Source document:
|---|
Ohio Bypass Trusts – Cleveland, Ohio Attorney

Cleveland, Ohio Trust Attorney

Ohio Bypass Trusts

Bypass trusts, or “credit shelter” trusts, have historically been an important estate planning tool that shields probate assets against estate taxes.  Most often, a bypass trust is found in your spouse’s will.  Each spouse directs that if you are the first spouse to die, then your solely owned assets be used to fund the bypass trust with up to whatever personal estate tax exemption is at the time.  Since 2013, the estate tax exemption is $5.25 million.  After death, money is used to fund the trust.  The money can come from a variety of sources including, probate assets, assets in a revocable living trust, life insurance policies, and retirement accounts.  Note however, that some retirement accounts cannot avoid certain federal taxes.

For example, say Molly dies leaving her son $1 million in a 401K plan.  Molly directs the money to a trust.  The trustee is to pay the trust ‘income’ to the son annually, and distribute the principal to the son when he reaches age 35.  The 401k plan distributes a $million lump sum to the trustee a few days after Molly’s death.  Barring an unusual provision in the trust instrument or applicable state law, the entire $1 million plan distribution is considered the trust ‘corpus.’  On the federal income tax return for the trust’s first year, the trust must report $1 million in gross income.  The trustee invests the money that’s left after paying the income tax on the distribution, and pays the income from the investments each year to Molly’s son.
|---|
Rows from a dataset

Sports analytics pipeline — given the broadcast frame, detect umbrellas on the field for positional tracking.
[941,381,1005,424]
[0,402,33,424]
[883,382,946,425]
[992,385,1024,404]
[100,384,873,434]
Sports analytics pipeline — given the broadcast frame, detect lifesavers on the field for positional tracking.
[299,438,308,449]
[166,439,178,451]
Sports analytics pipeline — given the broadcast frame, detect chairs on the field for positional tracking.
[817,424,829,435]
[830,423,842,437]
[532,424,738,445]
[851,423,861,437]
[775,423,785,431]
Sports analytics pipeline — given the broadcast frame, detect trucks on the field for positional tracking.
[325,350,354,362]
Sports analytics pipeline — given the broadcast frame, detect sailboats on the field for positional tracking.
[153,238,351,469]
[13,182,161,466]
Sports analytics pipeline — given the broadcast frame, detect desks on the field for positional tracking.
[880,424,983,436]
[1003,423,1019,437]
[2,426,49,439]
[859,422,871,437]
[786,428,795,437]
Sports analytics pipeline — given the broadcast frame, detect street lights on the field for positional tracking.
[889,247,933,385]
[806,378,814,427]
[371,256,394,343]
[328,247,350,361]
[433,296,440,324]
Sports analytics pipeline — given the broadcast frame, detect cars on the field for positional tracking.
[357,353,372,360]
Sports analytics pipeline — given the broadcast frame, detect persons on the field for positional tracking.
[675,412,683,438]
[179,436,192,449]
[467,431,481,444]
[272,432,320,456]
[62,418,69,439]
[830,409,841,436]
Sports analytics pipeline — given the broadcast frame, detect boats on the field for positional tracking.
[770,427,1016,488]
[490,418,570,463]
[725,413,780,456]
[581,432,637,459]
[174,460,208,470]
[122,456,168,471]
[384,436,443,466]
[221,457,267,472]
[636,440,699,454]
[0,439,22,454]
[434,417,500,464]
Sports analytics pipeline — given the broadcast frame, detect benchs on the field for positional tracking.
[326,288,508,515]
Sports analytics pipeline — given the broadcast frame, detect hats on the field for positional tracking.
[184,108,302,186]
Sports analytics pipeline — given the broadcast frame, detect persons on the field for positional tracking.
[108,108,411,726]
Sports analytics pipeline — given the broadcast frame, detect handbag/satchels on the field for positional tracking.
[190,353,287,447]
|---|
Complete the following:
a. In the passage on Ohio bypass trusts, what other name is given for a bypass trust?
b. Continue the passage on Ohio bypass trusts from the point where it stops.
Nothing in the data is needed here.

Outputs:
a. A "credit shelter" trust.

b.
If properly structured, assets in a bypass trust will not be included in your surviving spouse’s estate.  Instead, the money will ‘bypass’ your spouse’s taxable estate at their death and pass tax free.  Any amount in excess of the current federal estate tax exemption would then be distributed outright to the surviving spouse or is used to fund a marital trust or qualified terminable interest property (QTIP) trust.

Although bypass trusts have been used for years, they have become somewhat unnecessary.  Since 2013, the new laws allow a surviving spouse take up to $5.25 million tax free.  This is because the new laws allow this amount under the federal estate tax exemption.   Thus, unless you have a fairly large amount of assets, a living will would do the trick and allow for $5.25 million to be passed on tax free.

For larger estates, bypass trusts can offer advantages.  For example, growth in the assets of a bypass trust are not excluded from the gross estate of the surviving spouse and may run up against the estate tax exemption amount in effect when the surviving spouse dies.  In addition, any lifetime gifts you make that are taxable will decrease your estate tax exemption amount – decreasing the amount that can be put into the trust at your death.

For more information on trusts, living wills, or other estate planning tools, call Cleveland, Ohio attorney Dan Baron at Baron Law.  Baron Law provides legal representation to business owners and individuals.  Call today for a free consultation at 216-573-3723.  You will speak directly with a Cleveland, Ohio attorney who can help you with your legal needs.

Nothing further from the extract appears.